Page text:
___

April, 2004: As a cover-up for going to get Sara's engagement ring from the Fed Ex depot (long, long story), theGhost and I attempt a co-homebrew at my apartment. Something (we never quite decide what) goes horribly wrong and the brews all turn out tasting like Lysol. We conveniently forget the episode for the most part...although the marriage proposal turned out quite well.

October, 2004: Trip to a specialty beer store in Ithaca, NY introduces me to Val Dieu Belgian Abbey Ale.

May, 2005: Sara and I get married. Our friends throw us a pre-wedding party. Harpoon kegs are featured. Our honeymoon takes us to Maine, where we take time to visit a couple of breweries.

January, 2006: We visit England and France. Fun English beers: Youngs and Jennings.

August, 2006: I receive "The Brewmaster's Table" by Garrett Oliver and enjoy every page. Suddenly there's a new dimension to my hobby: food pairing.

May-June, 2007: Our household moves to Western NC and we begin the exploration of the beer offerings in the greater Asheville-radius area.

September, 2007: I celebrate the 10th anniversary of my enjoyment of beer by brewing my first batch of ale.

___

Information shown:
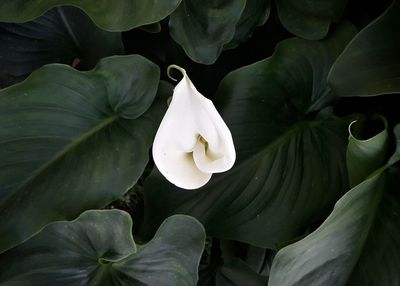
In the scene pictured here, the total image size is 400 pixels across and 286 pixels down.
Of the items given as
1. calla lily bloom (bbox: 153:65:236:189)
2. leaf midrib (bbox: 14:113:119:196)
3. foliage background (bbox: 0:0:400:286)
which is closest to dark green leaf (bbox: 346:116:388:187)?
foliage background (bbox: 0:0:400:286)

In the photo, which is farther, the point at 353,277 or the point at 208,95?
the point at 208,95

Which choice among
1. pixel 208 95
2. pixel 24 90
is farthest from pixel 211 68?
pixel 24 90

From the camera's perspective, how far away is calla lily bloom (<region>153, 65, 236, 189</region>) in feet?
1.70

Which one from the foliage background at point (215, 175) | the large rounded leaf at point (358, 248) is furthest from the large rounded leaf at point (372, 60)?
the large rounded leaf at point (358, 248)

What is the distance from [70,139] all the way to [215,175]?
18 cm

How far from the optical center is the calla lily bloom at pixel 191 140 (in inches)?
20.4

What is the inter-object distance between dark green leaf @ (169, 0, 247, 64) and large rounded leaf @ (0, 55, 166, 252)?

___

What to work on:
1) In the beer timeline above the items:
(a) What did the April 2004 homebrews end up tasting like?
(b) Which book arrived in August 2006, and who wrote it?
(c) Where did the household move in May–June 2007?
2) Could you write the next entries of the beer timeline, picking up after its September 2007 entry?

Expected responses:
1)
(a) Lysol.
(b) "The Brewmaster's Table" by Garrett Oliver.
(c) Western NC.

2)
24 September 2007

The First Homebrew, Part II

So, the brew made itself ready for bottling earlier than I was expecting. The recipe calls for the ale to sit in the fermenter for 5-10 days, until the yeast stops bubbling and goes into rest mode. You can tell when this happens by looking at the airlock -- when it stops bubbling, the yeast has become dormant. Well, mine took just 5 days to get to this point, which allowed me to go ahead and bottle almost a week earlier than I was expecting!
Thus, last Tuesday evening I settled down for a bottling extravaganza. Ocean's 11 is a great background movie for bottling. As is Keeping the Faith. But I digress.
First, I sanitized all the bottles with my good old B-Brite solution. It's a nifty contraption I've got to get the sanitizing solution up in the bottles. I don't care how Freudian it looks; it works well.
Next, I added priming sugar syrup to the bucket -- 2/3 cup of white sugar dissolved in a pint of boiling water, cooled to room temperature. Lots of homebrew recipes recommend corn sugar, but 1) I didn't have any of that, and 2) 90-something percent of all readily-available corn products in the US come from genetically-modified crops. Eeww! So I went with the plain old white sugar. Darker brews work well with brown sugar, and I've heard that you can have good results with honey as well, but it's trickier to get the proportions right.
Next, with Sara's help, I transfered the brew from the carboy fermenter to my plastic bottling bucket (it has a handy spigot tap at the bottom) by means of the siphon and hose. I let the brew sit in the bucket for a few minutes to allow the bubbles to calm down while I prepared the bottles.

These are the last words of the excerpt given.